Economic growth C Positive aspects relative to lower corporate tax rate, though likely would be negotiated higher than 15%, closer to 25%. Positive aspects, however, are offset by significant increases in debt and deficits with increasing interest costs in the future.
Fiscal responsibility D Significant increases in debt and deficits not offset by any major reductions in federal mandatory spending programs. Very poor fiscal long-term plan.
Impact on taxpayers C No tax bracket would see a negative impact, though disproportionately overweighed toward top bracket, top 1% of taxpayers.
Additional comments   Concern that such a tax plan if enacted would further increase tension over income distribution issues while not addressing lower income issues. Could result in growing social and economic unrest, increasing dangerous economic polarization.


Donald Trump's Tax Proposal

Analyst: Douglas Holtz-Eakin
President, American Action Forum
Legislative feasibility F The plan loses too much revenue to even be considered and lacks the cohesion of a genuine tax reform.

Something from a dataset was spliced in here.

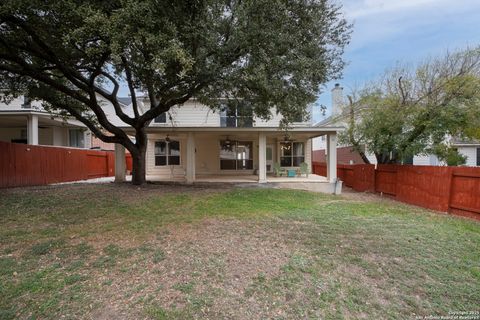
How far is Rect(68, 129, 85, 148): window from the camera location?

Economic growth C The corporate reform would have dramatic impacts and the lower marginal rates are beneficial. It would be an A if it was paired with a realistic spending side of the budget and reforms that broadened the base.
Fiscal responsibility F It cannot be paired with a commitment to not reform either Social Security or Medicare.
Impact on taxpayers C It reduces taxes for everyone, but at the expense of future taxpayers.